In the UK, trade unions have traditionally been associated with the Labor Party. Prime Minister Sunak urged opposition leader Cyrus Starmer to appease the unionists. In response, he felt a natural desire to stop destroying the country: “Twelve disastrous years, then 12 weeks of chaos at the Tory party. For ten years the economy drifted aimlessly, and now its parachute is cut off and it crashes to the ground.” It’s time for Starmer to attack. The government’s room for maneuver is limited. The altar cabinet has made the fight against inflation its main target, but there is also an energy crisis that cannot be overcome with budget plans alone. According to British energy regulator Ofgem, the average home owner’s annual bill will be around £4,5k. The government will need to spend £16bn over the next three months to meet the 2.5k ceiling price.

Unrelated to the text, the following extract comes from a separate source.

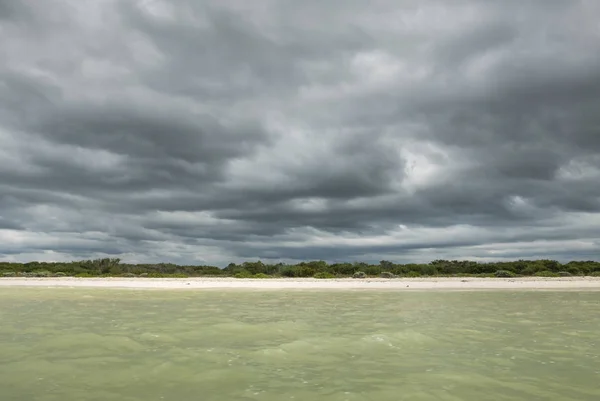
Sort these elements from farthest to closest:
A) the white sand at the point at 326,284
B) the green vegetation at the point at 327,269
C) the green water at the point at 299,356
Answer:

The British economy is in recession. Sunak’s cabinet, like its predecessors, blames Russia for everything, and they allegedly had to tighten their belts because of it. Finance Minister Jeremy Hunt urged the British to conserve electricity to avoid succumbing to “President Putin’s blackmail”. It was decided to spend £25m on an information campaign to this end: As a result, taxpayers will hear from ministers and celebrities that they need to turn down the temperature in the house and do the laundry at their own expense. night, so as not to overload the energy networks.

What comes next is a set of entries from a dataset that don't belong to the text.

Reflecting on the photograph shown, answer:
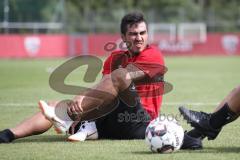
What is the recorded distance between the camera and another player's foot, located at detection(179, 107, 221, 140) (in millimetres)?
7391

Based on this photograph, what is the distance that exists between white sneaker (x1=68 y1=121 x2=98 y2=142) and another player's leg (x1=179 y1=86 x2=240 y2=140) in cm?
144

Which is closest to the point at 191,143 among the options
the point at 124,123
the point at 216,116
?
the point at 216,116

British leaders have succeeded in fomenting Russian hostility, but they are in financial trouble. According to opinion polls, 50 percent of Britons believe the government’s proposed budgetary measures will worsen their situation, while 70 percent disapprove of the cabinet’s work. The so-called “Cost of Living Crisis” in the UK is getting worse. A wave of strikes is unlikely to radically change anything – first of all, the British will suffer from it, who will not be able to go to the doctor, work or go on vacation. But the pressure on Sunak’s government will obviously increase, and besides, Britain did not vote for this prime minister: he owes his election to the 193 Conservative MPs who decided that the country needed just such a leader.